THE PROBLEM: Could you set down only the lines from the one including "0.001μs | 方波上升沿时间 |" to the end of the records below, inclusive and exact, leaving pictures out?

- - -

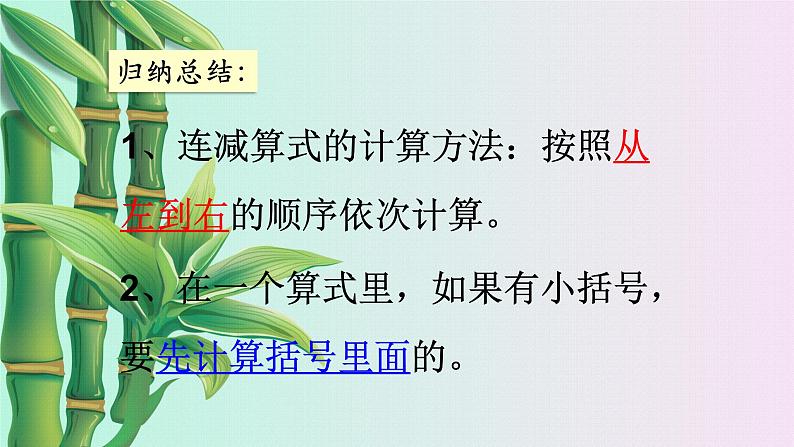 归纳总结：

1、连减算式的计算方法：按照从左到右的顺序依次计算。

2、在一个算式里，如果有小括号，要先计算括号里面的。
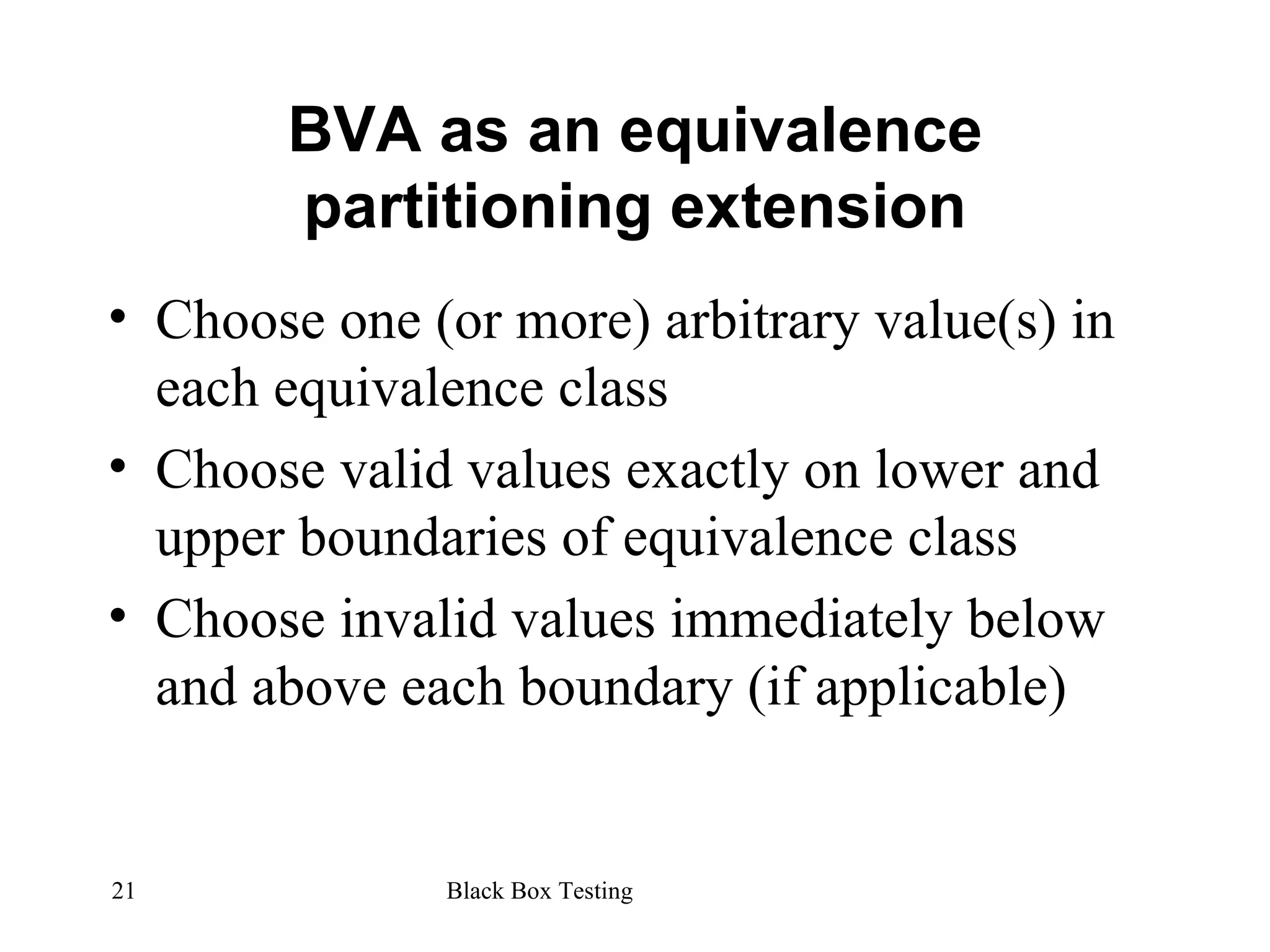 BVA as an equivalence partitioning extension

• Choose one (or more) arbitrary value(s) in each equivalence class
• Choose valid values exactly on lower and upper boundaries of equivalence class
• Choose invalid values immediately below and above each boundary (if applicable)

21 Black Box Testing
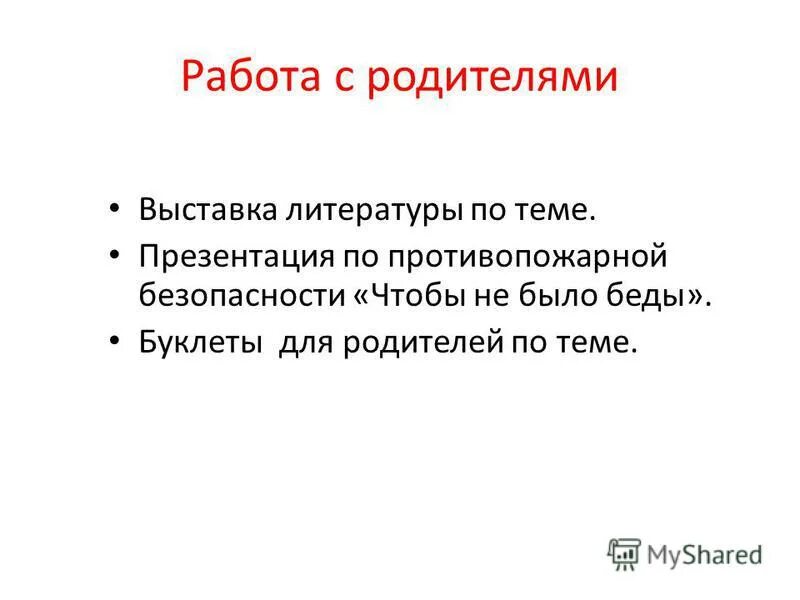 Работа с родителями

• Выставка литературы по теме.
• Презентация по противопожарной безопасности «Чтобы не было беды».
• Буклеты  для родителей по теме.

MyShared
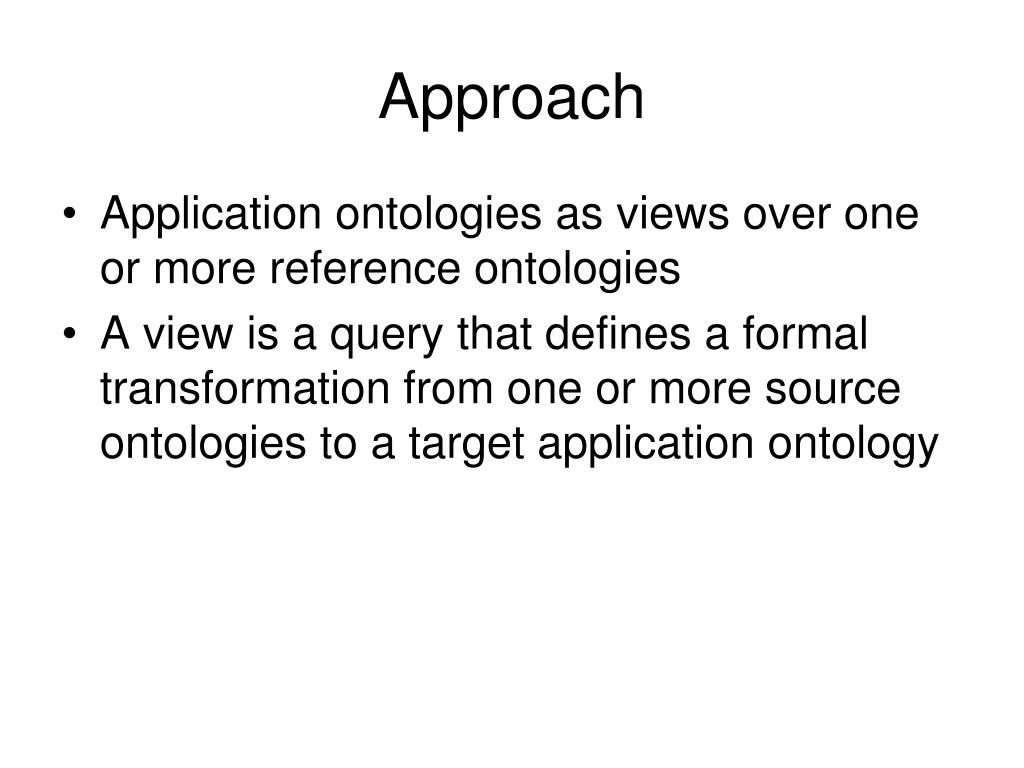 Approach

• Application ontologies as views over one or more reference ontologies
• A view is a query that defines a formal transformation from one or more source ontologies to a target application ontology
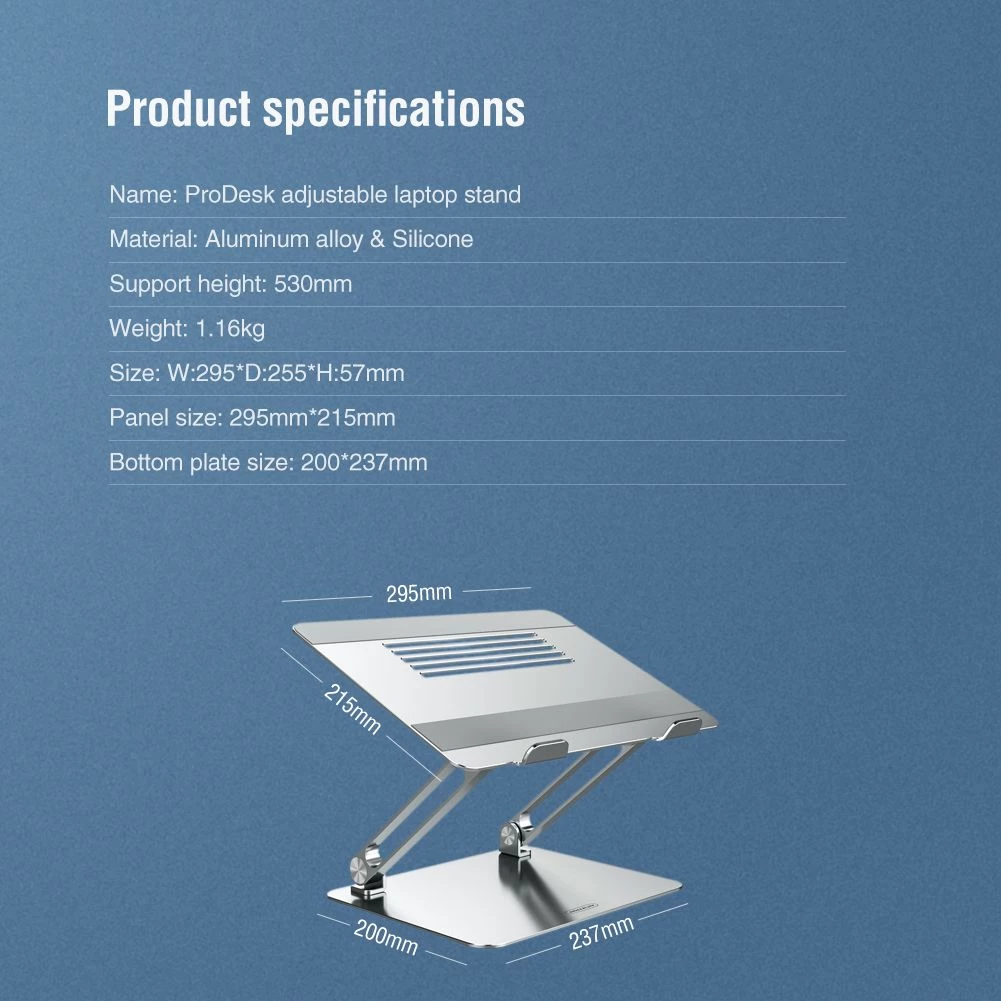 Product specifications

Name: ProDesk adjustable laptop stand

Material: Aluminum alloy & Silicone

Support height: 530mm

Weight: 1.16kg

Size: W:295*D:255*H:57mm

Panel size: 295mm*215mm

Bottom plate size: 200*237mm

295mm

215mm

200mm

237mm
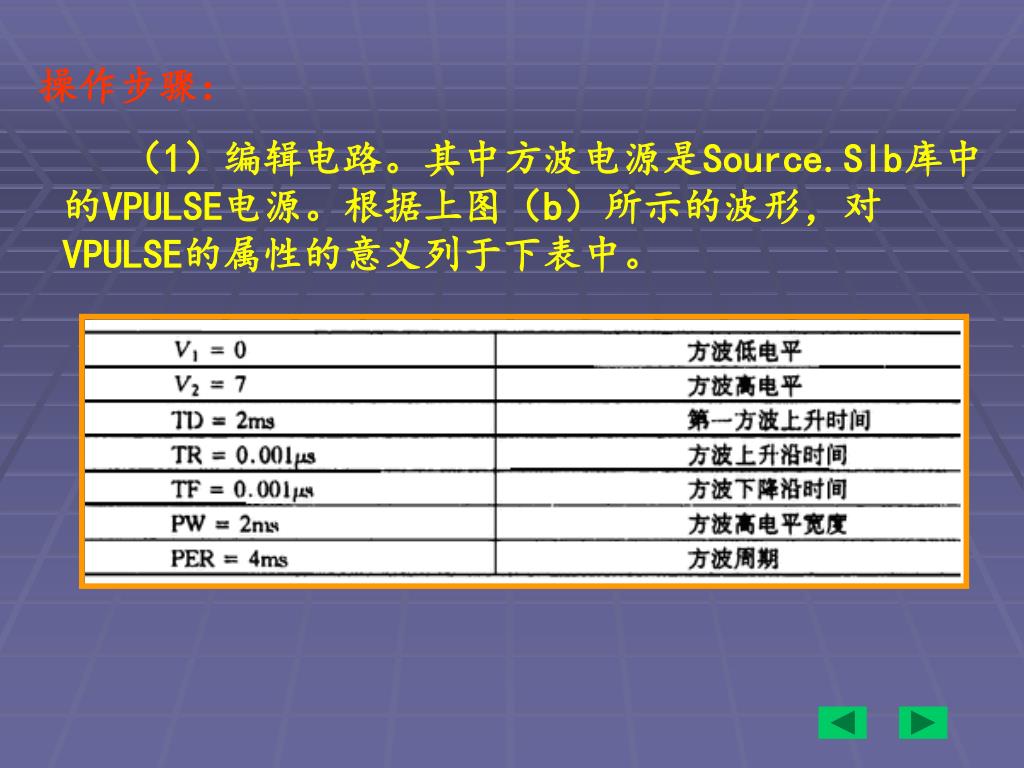 操作步骤：

（1）编辑电路。其中方波电源是Source.Slb库中的VPULSE电源。根据上图（b）所示的波形，对VPULSE的属性的意义列于下表中。

| | |
|---|---|
| $V_1 = 0$ | 方波低电平 |
| $V_2 = 7$ | 方波高电平 |
| TD = 2ms | 第一方波上升时间 |
| TR = 0.001μs | 方波上升沿时间 |
| TF = 0.001μs | 方波下降沿时间 |
| PW = 2ms | 方波高电平宽度 |
| PER = 4ms | 方波周期 |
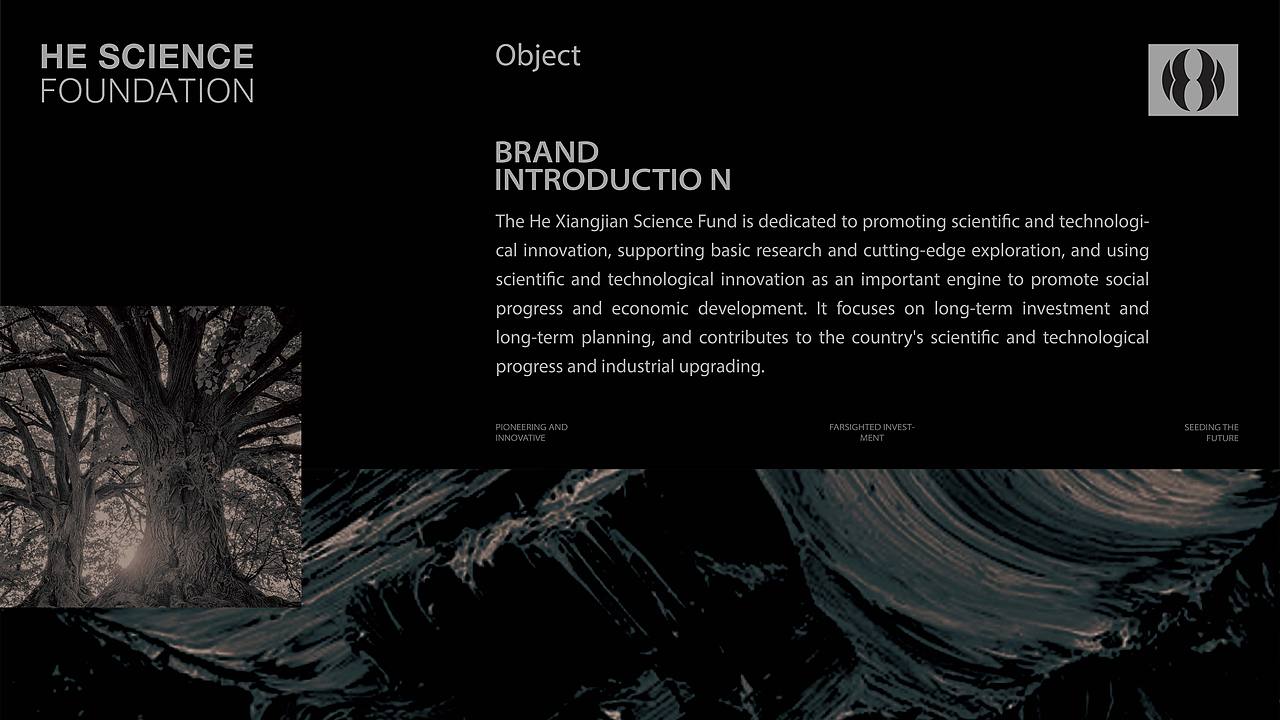 HE SCIENCE
FOUNDATION

Object

BRAND
INTRODUCTIO N

The He Xiangjian Science Fund is dedicated to promoting scientific and technological innovation, supporting basic research and cutting-edge exploration, and using scientific and technological innovation as an important engine to promote social progress and economic development. It focuses on long-term investment and long-term planning, and contributes to the country's scientific and technological progress and industrial upgrading.

PIONEERING AND INNOVATIVE

FARSIGHTED INVESTMENT

SEEDING THE FUTURE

- - -

SOLUTION TO THE PROBLEM:
| TR = 0.001μs | 方波上升沿时间 |
| TF = 0.001μs | 方波下降沿时间 |
| PW = 2ms | 方波高电平宽度 |
| PER = 4ms | 方波周期 |
 HE SCIENCE
FOUNDATION

Object

BRAND
INTRODUCTIO N

The He Xiangjian Science Fund is dedicated to promoting scientific and technological innovation, supporting basic research and cutting-edge exploration, and using scientific and technological innovation as an important engine to promote social progress and economic development. It focuses on long-term investment and long-term planning, and contributes to the country's scientific and technological progress and industrial upgrading.

PIONEERING AND INNOVATIVE

FARSIGHTED INVESTMENT

SEEDING THE FUTURE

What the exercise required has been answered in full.